Review of Blue Velvet

Blue Velvet (1986)
9/10
I've never seen anything quite like this before...
5 May 2003
What surprised me was how very different this was from the two other great David Lynch films I'd seen: "Lost Highway" and "The Straight Story", which are in turn very different from one another. I'd been told by a disappointed David Lynch fan, back in 1997, that the only reason I was so deeply impressed with "Lost Highway" was that I hadn't seen "Bue Velvet", in which he does much the same kind of thing better. "Blue Velvet" may indeed be better (I wouldn't want to say), but in no respect is it the same kind of thing. (The only instance I've encountered so far of Lynch making the same film twice is "Lost Highway" being remade as "Mulholland Drive", which partly accounts for the latter film being so stale and uninvolving.)
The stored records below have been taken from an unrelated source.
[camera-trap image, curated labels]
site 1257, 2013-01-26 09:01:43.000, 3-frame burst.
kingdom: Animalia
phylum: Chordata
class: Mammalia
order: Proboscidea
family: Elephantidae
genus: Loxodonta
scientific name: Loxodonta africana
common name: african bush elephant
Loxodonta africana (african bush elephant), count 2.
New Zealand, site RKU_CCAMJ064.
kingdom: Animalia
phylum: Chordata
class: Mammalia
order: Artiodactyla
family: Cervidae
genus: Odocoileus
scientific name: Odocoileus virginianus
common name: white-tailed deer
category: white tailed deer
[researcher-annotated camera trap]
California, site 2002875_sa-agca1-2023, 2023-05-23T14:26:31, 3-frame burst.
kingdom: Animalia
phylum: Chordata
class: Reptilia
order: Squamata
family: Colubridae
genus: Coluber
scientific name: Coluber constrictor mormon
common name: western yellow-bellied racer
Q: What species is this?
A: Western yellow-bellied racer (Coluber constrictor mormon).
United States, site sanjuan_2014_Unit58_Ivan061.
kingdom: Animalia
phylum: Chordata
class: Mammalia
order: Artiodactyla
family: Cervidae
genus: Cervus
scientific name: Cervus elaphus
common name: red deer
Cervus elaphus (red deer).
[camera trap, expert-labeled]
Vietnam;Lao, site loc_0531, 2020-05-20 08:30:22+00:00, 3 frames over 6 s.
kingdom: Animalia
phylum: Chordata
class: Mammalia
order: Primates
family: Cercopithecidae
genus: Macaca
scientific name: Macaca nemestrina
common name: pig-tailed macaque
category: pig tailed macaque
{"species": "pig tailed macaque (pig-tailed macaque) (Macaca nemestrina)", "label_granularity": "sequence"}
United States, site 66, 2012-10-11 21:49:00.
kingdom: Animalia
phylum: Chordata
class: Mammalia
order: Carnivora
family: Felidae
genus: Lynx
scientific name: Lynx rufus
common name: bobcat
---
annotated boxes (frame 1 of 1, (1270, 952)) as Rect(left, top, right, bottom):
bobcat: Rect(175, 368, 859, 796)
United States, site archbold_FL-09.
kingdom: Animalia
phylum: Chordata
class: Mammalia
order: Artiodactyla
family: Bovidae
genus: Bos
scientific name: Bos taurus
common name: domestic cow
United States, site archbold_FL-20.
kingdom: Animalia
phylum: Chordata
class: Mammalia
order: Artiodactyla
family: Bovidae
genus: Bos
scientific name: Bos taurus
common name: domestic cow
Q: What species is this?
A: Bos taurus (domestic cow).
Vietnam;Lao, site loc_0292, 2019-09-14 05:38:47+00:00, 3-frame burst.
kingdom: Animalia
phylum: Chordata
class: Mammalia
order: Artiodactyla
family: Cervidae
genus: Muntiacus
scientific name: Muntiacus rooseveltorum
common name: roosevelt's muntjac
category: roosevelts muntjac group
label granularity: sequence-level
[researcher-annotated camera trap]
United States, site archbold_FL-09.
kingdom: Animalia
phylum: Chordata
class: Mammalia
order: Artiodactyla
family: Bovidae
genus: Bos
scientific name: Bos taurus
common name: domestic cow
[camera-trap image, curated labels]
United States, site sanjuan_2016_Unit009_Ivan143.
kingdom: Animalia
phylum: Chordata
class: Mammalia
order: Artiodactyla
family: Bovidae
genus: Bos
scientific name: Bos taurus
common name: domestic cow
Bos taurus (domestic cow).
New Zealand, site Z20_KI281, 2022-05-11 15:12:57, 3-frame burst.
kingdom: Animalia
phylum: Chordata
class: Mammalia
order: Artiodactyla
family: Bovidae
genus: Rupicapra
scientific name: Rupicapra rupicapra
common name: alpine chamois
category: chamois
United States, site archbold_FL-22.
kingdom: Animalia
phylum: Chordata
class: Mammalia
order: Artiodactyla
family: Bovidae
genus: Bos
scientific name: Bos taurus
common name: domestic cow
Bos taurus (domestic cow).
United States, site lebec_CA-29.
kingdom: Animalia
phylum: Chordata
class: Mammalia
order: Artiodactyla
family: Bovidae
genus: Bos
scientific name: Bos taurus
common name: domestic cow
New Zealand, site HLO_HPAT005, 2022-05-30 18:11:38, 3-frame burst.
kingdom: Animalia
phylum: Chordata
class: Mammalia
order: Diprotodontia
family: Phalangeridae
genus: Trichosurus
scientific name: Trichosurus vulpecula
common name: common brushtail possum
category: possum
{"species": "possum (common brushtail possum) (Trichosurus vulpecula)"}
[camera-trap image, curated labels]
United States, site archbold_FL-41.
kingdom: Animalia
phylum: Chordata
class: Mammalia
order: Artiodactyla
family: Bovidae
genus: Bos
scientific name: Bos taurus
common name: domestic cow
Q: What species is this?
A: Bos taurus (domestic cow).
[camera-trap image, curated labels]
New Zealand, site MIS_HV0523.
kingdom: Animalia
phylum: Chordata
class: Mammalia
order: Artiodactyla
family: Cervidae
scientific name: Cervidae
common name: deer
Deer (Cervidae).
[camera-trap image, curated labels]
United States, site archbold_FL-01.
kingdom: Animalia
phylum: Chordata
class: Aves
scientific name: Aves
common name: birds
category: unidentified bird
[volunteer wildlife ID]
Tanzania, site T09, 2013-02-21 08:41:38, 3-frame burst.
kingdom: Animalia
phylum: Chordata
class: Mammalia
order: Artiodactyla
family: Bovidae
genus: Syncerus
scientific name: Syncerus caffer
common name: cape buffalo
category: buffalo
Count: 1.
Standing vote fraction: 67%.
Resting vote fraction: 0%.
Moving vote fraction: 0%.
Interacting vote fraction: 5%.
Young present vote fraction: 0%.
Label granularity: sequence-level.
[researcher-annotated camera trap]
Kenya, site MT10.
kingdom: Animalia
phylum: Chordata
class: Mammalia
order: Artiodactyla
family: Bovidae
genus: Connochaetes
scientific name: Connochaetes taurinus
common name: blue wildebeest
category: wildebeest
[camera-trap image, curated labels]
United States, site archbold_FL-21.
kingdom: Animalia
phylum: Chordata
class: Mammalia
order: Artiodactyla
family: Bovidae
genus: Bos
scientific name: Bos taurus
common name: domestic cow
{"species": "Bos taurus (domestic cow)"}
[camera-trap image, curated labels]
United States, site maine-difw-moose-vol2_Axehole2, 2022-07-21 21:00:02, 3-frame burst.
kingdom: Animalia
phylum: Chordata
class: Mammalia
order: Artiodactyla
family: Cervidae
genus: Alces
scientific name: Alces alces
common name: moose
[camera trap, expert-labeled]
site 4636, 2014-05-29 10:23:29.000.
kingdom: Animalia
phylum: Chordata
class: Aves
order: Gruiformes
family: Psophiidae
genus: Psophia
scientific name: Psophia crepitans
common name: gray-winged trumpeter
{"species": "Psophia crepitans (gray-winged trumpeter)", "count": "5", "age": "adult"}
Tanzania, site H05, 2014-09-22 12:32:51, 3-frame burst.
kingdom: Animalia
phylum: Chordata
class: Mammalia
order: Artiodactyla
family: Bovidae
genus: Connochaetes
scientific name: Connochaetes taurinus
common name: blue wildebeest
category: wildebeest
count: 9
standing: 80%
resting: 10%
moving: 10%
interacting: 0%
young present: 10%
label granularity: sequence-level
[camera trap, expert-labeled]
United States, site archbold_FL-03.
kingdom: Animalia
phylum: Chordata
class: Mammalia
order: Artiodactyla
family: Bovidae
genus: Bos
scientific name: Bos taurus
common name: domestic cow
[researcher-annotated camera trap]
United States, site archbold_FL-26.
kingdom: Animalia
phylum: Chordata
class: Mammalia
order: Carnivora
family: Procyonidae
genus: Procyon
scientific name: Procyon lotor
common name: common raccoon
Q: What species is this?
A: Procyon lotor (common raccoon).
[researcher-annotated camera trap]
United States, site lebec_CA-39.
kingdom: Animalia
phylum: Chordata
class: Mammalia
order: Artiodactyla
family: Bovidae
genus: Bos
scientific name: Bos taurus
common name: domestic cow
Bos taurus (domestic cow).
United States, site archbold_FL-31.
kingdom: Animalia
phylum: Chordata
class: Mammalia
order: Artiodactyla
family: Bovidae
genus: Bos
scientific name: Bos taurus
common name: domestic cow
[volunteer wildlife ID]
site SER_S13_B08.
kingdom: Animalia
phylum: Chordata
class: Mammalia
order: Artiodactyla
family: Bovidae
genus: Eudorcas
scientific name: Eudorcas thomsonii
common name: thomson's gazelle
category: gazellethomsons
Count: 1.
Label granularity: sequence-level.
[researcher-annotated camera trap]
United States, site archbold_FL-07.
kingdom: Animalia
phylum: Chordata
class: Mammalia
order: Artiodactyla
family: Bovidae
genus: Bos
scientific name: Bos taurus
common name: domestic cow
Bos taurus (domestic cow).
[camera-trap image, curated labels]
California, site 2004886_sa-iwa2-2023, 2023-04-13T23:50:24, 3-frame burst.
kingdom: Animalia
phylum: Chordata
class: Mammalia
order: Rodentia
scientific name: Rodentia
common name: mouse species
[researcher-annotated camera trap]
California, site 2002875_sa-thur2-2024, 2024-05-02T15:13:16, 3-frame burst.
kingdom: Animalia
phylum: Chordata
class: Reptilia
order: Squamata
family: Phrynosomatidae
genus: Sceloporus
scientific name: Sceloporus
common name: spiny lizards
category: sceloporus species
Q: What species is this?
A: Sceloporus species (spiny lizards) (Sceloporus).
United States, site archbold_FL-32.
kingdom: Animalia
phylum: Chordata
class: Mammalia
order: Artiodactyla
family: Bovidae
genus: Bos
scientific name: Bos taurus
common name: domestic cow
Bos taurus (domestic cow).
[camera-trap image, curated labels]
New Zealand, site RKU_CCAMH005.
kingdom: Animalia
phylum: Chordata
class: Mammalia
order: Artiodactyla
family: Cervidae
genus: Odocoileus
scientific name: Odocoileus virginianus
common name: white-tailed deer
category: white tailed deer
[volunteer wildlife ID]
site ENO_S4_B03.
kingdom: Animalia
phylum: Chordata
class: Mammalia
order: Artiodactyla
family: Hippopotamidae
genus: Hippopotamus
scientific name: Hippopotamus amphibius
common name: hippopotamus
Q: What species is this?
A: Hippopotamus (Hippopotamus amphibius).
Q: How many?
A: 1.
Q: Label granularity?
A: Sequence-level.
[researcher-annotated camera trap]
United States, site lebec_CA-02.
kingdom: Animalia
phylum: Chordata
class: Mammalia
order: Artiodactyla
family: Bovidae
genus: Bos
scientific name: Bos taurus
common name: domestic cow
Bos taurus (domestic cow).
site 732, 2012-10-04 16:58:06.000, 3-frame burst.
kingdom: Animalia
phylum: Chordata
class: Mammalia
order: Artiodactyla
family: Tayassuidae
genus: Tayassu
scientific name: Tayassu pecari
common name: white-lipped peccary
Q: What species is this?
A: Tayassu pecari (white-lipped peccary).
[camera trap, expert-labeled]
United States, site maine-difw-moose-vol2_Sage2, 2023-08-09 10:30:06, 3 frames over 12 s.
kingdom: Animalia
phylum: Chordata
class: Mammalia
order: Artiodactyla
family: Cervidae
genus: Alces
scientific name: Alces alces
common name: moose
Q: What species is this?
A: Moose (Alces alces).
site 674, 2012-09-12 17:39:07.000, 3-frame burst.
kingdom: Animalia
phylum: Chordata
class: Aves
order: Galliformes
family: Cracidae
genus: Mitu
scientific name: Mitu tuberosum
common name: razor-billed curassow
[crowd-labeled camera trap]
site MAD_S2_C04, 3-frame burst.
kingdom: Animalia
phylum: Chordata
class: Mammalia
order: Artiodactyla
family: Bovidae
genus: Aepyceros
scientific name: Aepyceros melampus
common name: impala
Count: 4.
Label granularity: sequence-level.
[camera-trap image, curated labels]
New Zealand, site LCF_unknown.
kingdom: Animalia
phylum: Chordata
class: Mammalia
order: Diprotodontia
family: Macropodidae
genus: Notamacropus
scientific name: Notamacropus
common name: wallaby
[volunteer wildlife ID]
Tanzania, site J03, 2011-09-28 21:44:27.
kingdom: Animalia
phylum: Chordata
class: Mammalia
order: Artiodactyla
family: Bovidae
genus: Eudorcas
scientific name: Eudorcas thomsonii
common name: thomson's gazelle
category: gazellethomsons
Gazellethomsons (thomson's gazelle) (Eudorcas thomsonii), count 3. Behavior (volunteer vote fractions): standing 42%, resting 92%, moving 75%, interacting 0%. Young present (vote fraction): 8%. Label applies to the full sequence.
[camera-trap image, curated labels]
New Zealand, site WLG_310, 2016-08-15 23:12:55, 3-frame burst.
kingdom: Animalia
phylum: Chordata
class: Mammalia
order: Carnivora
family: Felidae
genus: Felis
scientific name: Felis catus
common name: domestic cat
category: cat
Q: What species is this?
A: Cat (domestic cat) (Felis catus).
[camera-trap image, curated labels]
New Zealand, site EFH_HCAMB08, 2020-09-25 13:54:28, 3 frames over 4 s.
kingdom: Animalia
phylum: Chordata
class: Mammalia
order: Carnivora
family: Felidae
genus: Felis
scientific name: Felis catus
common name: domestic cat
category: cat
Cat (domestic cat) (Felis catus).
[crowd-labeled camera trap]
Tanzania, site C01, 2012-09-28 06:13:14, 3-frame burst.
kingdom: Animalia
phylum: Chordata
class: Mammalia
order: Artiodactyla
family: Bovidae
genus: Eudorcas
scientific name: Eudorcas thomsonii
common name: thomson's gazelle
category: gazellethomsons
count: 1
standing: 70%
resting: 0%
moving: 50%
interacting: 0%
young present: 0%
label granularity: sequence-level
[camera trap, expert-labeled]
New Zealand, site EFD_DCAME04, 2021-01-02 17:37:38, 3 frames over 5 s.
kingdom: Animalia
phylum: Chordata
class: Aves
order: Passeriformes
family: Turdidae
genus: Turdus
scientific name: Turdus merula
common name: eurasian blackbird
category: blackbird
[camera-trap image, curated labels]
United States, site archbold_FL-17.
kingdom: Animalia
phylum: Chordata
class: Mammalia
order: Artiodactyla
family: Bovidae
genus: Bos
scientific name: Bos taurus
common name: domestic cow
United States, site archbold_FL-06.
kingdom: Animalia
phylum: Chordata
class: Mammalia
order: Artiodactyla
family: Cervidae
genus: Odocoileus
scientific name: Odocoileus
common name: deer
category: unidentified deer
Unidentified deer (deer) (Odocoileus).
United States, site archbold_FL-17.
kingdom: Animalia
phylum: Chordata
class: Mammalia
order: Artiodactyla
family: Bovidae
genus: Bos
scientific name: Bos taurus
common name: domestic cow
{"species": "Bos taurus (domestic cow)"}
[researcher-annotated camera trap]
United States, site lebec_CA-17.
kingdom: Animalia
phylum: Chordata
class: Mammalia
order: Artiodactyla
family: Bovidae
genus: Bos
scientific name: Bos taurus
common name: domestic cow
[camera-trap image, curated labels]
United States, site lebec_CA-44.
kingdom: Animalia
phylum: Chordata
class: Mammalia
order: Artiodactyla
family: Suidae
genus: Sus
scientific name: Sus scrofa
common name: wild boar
"Blue Velvet" is a simple amateur sleuthing story, but the genius is in the telling of it. It's hard to avoid the feeling that something supernatural is somehow involved, although it isn't, and we know that it isn't. It looks and feels as though we're watching the world through a special enchanted (or cursed) prism: the image has been pulled apart, ALMOST into two distinct images, with the elements of pure evil and pure wholesomeness now distinct from one another, sitting just millimetres apart.

Unrelated to this, but still contributing to the intense suspense and the overall creepiness, is Lynch's ability to make us familiar with a few ordinary locations, which grow more sinister - or at least more meaningful - every time we see them, until the sight of a simple concrete stairwell in the dark is enough to make us start to panic.